§ **Document extract**
───

First Person?
posted on 01.21.2006 at 8:13 PM
My first person is currently typing into his Palm, sitting in a dark-wood chair, surrounded by white-washed walls, about 20 meters from a huge lake just a bit northwest of the southern tip of India. (The tsunami had to hang a quick right to get near here, but still managed to kill about 160 people.)
A couple of hours ago his pre-dawn tossin' and turnin' -- as the overhead-fan mixed the thick air -- produced an idea, one that feels large by the standards of his circumscribed world. This idea enabled him to sketch out -- for the first time -- the somewhat more ambitious structure he had been contemplating for the book.
A bit on that idea in another post. The question I'm dealing with now is whether a few small slots in that new scheme should be reserved for that first person -- aka "me."
Do readers -- potentially "you," if you haven't had your fill of this stuff -- want to know, for example, whether their author had his own irreligious epiphany and from what religion he might conceivably be "ir"?
Should there be personal anecdotes?
** "The first time I realized how uncomfortable discussions of atheism could become was when I...."
** Our intrepid book writer manages to locate the site of Bonner's Field -- the outdoor meeting area in London, where, in the mid-19th-century, religious and irreligious freely held forth.
My first person -- who, mind you, wrote a whole book once without ever using the word "I" -- is now watching a cloud-muted dawn attempt to return greens and pinks to the lush landscape. And he ("I") is ("am") currently feeling awfully self-satisfied, on account of this new organizational idea.
Yo, second persons! Do you ("you") care?
posted by Mitchell Stephens at 8:13 PM | Comments (3)
Impiety
posted on 01.17.2006 at 5:21 PM
OK, here I am typing notes about how atheism was and was not punished in Athens while a yoga master is singing a rather lovely relaxation song in my hotel room. (The song is interrupted for a moment by a call on his cell phone, but that's not the point we're after.) My wife has hired this fellow and apparently there was no other place in the hotel where he could check her form on "the sun salutation" and try to get her breathing right.
In Athens impiety or disrespect toward the gods -- asebeia -- was a crime, occasionally punished, occasionally by death. I feel guilty of asebeia in general and guilty of impiety specifically, at this moment, toward yoga, yogis, masters, gurus, etc. Here in India, as he sings, she breathes and I type, it is not a particularly happy feeling.

───

§ **What is asked**
**a.** List every place name that appears in the blog posts.
**b.** In the blog posts, what Greek term is given for impiety or disrespect toward the gods?
**c.** Reproduce the stretch of the blog posts from "A bit on that" through "freely held forth.".

§ **Data section**
───

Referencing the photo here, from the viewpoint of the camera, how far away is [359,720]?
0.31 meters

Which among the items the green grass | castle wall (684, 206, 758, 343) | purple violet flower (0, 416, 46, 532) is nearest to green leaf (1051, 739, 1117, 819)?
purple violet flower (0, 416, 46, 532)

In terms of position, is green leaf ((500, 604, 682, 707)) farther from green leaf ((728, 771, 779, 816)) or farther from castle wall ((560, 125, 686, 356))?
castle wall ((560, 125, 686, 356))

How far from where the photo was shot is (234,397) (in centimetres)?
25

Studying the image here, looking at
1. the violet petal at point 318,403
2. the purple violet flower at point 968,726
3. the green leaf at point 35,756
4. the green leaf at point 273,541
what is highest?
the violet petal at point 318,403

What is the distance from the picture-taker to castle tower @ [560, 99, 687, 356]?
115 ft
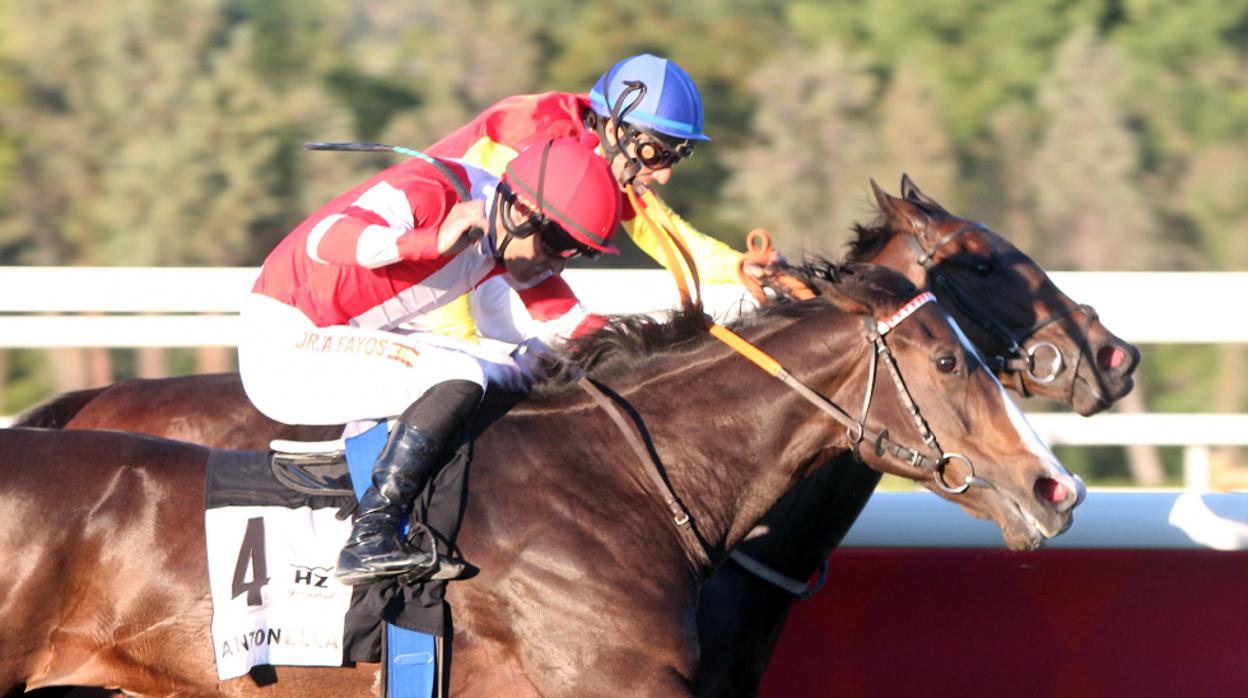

───

§ **Full answers**
**a.** India, Bonner's Field, London, Athens

**b.** Asebeia

**c.**
A bit on that idea in another post. The question I'm dealing with now is whether a few small slots in that new scheme should be reserved for that first person -- aka "me."
Do readers -- potentially "you," if you haven't had your fill of this stuff -- want to know, for example, whether their author had his own irreligious epiphany and from what religion he might conceivably be "ir"?
Should there be personal anecdotes?
** "The first time I realized how uncomfortable discussions of atheism could become was when I...."
** Our intrepid book writer manages to locate the site of Bonner's Field -- the outdoor meeting area in London, where, in the mid-19th-century, religious and irreligious freely held forth.